Allan Ahlberg is a children’s book institution. A prolific writer, he is responsible for penning best-selling, award-winning books such as Each Peach Pear Plum, The Jolly Postman and Burglar Bill. His latest book Kicking A Ball contains Allan’s characteristic rhymes and warm humour, combined with gorgeously detailed illustrations from talented children’s picture book illustrator Sebastien Braun.
What inspired you to write Kicking A Ball? Did you play football a lot as a child?
I did, yes. For a good part of my childhood, from around the age of 8 or 9, it was my principle activity. I kicked a ball on the way to school, in the playground at school and after school I went to the park to play until it got dark. When I wasn’t playing games I was kicking a ball against a wall. There was a fish and chip shop just at the end of our road with a big wall at the side of it and I used kick a ball there for hours and hours. Kicking A Ball is the simple story of a boy playing football with his friends and then he grows up and becomes a man and teaches his children to play. Just like me!
Previously your late wife Janet and daughter Jessica illustrated your books, but you worked with French illustrator Sebastien Braun on Kicking A Ball. How did that come about?
My publisher showed me his pictures and I thought they were pretty good. They introduced me to him and we got on really well and so we decided to do the book together.
How important is it to you that the words and images compliment each other?
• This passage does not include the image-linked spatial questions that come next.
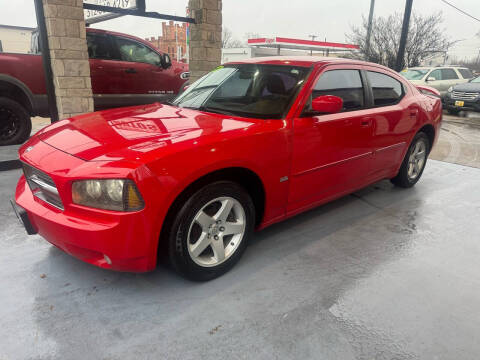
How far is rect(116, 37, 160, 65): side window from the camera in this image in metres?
7.14

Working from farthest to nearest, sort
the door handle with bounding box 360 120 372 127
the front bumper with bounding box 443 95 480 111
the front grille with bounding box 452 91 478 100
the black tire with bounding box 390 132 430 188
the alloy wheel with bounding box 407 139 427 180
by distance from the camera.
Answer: the front grille with bounding box 452 91 478 100, the front bumper with bounding box 443 95 480 111, the alloy wheel with bounding box 407 139 427 180, the black tire with bounding box 390 132 430 188, the door handle with bounding box 360 120 372 127

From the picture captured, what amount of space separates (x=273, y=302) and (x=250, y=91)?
1.76 m

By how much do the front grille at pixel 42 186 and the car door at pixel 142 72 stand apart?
5.19 metres

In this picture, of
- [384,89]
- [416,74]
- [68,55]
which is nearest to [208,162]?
[384,89]

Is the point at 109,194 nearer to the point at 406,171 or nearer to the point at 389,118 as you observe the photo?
the point at 389,118

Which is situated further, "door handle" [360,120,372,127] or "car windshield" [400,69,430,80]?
"car windshield" [400,69,430,80]

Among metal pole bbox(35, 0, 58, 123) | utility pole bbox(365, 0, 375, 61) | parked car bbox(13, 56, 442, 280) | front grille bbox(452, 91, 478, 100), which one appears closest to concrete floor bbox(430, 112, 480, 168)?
front grille bbox(452, 91, 478, 100)

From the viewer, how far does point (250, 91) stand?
10.2 ft

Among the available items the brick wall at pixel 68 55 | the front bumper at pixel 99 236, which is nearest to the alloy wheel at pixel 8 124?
the brick wall at pixel 68 55

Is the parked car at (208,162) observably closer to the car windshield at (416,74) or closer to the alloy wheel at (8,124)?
the alloy wheel at (8,124)

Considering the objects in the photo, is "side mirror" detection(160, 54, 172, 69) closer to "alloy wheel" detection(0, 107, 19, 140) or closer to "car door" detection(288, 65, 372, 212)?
"alloy wheel" detection(0, 107, 19, 140)

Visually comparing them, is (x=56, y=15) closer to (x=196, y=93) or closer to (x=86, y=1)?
(x=86, y=1)

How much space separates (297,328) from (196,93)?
90.9 inches

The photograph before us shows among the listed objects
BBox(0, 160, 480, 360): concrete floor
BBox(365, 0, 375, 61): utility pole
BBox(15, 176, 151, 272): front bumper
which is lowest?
BBox(0, 160, 480, 360): concrete floor
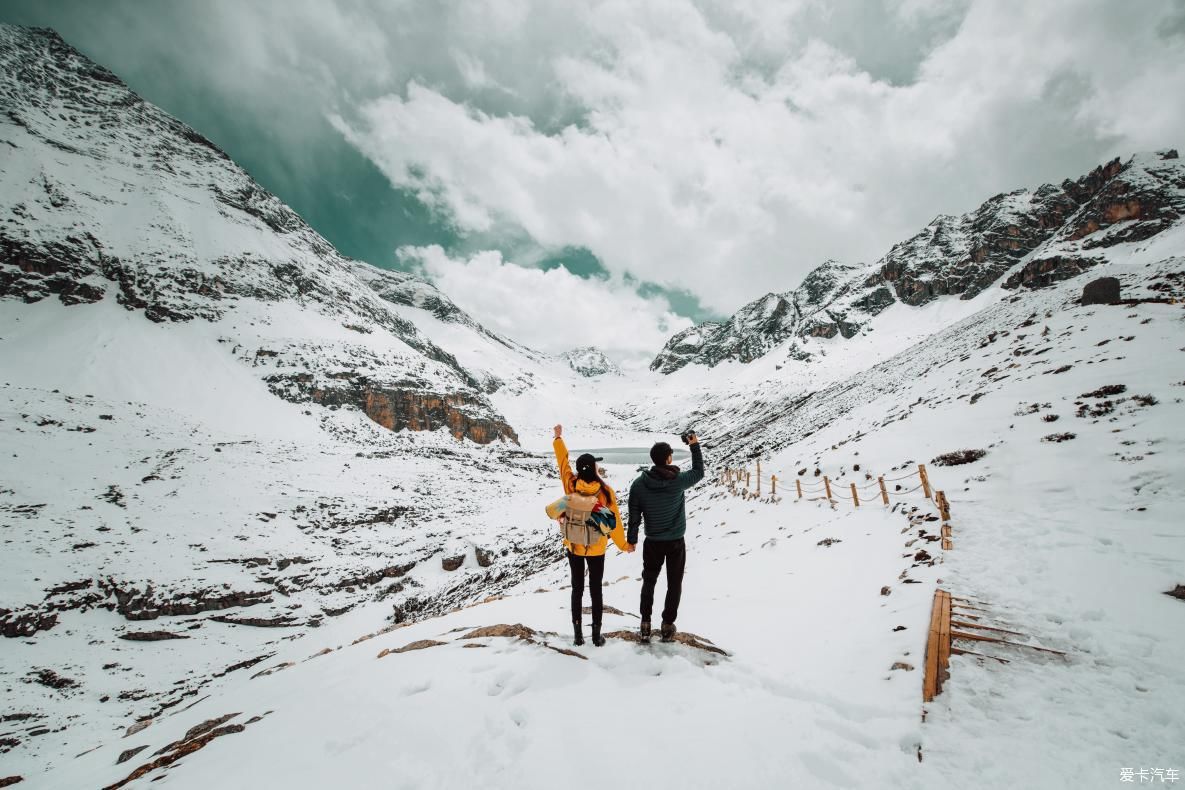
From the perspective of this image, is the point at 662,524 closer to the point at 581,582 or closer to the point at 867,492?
the point at 581,582

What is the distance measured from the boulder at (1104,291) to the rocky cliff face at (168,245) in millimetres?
70965

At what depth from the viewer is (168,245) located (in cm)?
6075

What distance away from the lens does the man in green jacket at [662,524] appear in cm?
519

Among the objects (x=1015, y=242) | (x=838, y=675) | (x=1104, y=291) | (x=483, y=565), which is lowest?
(x=483, y=565)

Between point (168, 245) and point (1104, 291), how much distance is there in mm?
101956

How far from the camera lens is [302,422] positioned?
162ft

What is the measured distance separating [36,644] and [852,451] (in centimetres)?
3591

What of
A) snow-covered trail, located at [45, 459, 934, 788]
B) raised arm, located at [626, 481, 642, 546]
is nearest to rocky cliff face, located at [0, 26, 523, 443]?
snow-covered trail, located at [45, 459, 934, 788]

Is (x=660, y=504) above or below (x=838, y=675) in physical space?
above

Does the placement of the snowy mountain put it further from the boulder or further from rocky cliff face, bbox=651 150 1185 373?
rocky cliff face, bbox=651 150 1185 373

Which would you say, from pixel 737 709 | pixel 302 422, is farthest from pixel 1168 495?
pixel 302 422

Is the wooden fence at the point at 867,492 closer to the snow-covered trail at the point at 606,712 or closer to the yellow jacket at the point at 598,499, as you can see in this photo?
the snow-covered trail at the point at 606,712

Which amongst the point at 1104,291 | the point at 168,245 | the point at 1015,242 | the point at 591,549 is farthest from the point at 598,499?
the point at 1015,242

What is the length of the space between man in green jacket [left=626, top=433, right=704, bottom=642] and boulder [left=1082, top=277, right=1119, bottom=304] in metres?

It’s inevitable with a picture book, because you are mixing words and pictures together to tell a story. The pictures can illustrate what the words are saying, but they can also contradict it or create a surprise when you turn the page. It’s nice because you can say a great deal in a picture when the words aren’t saying much at all – they sit together like two hands, one is the words and the other the images and the fingers are tightly laced together. Because of the nature of the poem in Kicking A Ball it’s not simple or straightforward to illustrate. But Sebastien was really inventive with it, for example by drawing these tiny illustrations of all the things one can do with a ball as opposed to just kicking it, on what looks like a sheet of graph paper.
You’ve written over 150 children’s books. Where do you get all your ideas from?
Well things just pop into my head. Sometimes my ideas come from things I’ve seen, things I’ve heard, things that I’ve remembered from my childhood or adult life. Or sometimes I just make them up! Burglar Bill lives by himself in a tall house full of stolen property – I don’t know anyone who is a burglar, but it seemed like an amusing story to play around with. If you think of ideas like you would a watch, it tells the time, but if you take it apart to see how it works it doesn’t tell the time anymore. I feel the same way about ideas, if you look too much into the creation of them then you lose the ability to have them. Ideas are instinct mainly, you just go with it and hope that it’s good.
What have been your favourite and most enjoyable books to write?
It does vary – I seem to give a different answer every time I’m asked this question because I can name half a dozen, but that sounds terribly conceited. I think it’s probably a book of poems called The Mighty Slide containing five or six long narrative poems that I really like. Ask me tomorrow though and I’ll probably pick one of the Jolly Postman books because I like the way they work as well.
What advice would you give to a child who has aspirations of being an author one day?
I suppose the main thing would be just to enjoy writing. If you think you’d like to write then do it and make sure you keep copies of things. I would print copies off and put them away somewhere safe, like in a cardboard box in your bedroom. Find pleasure in telling stories and writing them down. Even if you don’t eventually become a writer, it will be interesting to look back and see the things you had to say at that age.
If you could be any one of your characters for the day, who would you be?
I would be Captain Jim, a character in The Mighty Slide. He’s tremendously brave man and intrepid explorer…
“You’ve heard the tales of Tarzan, Chinese Charlie Chan, Sherlock Holmes at Baker Street and ‘cow pie’ Desperate Dan; Well now I’m going to tell you of another kind of man. Yes, now I’m going to tell you as the light grows dim, and we sit here in the jungle at the wide world’s rim, of the man who matched them all, and his name was Captain Jim. Where he came from is mystery, Where he went to no one knows, but his talents were amazing (from his eyebrows to his toes!), and his brain was full of brainwaves, and his reputation grows.”
I’m more or less Captain Jim – this is a perfect description of me, really.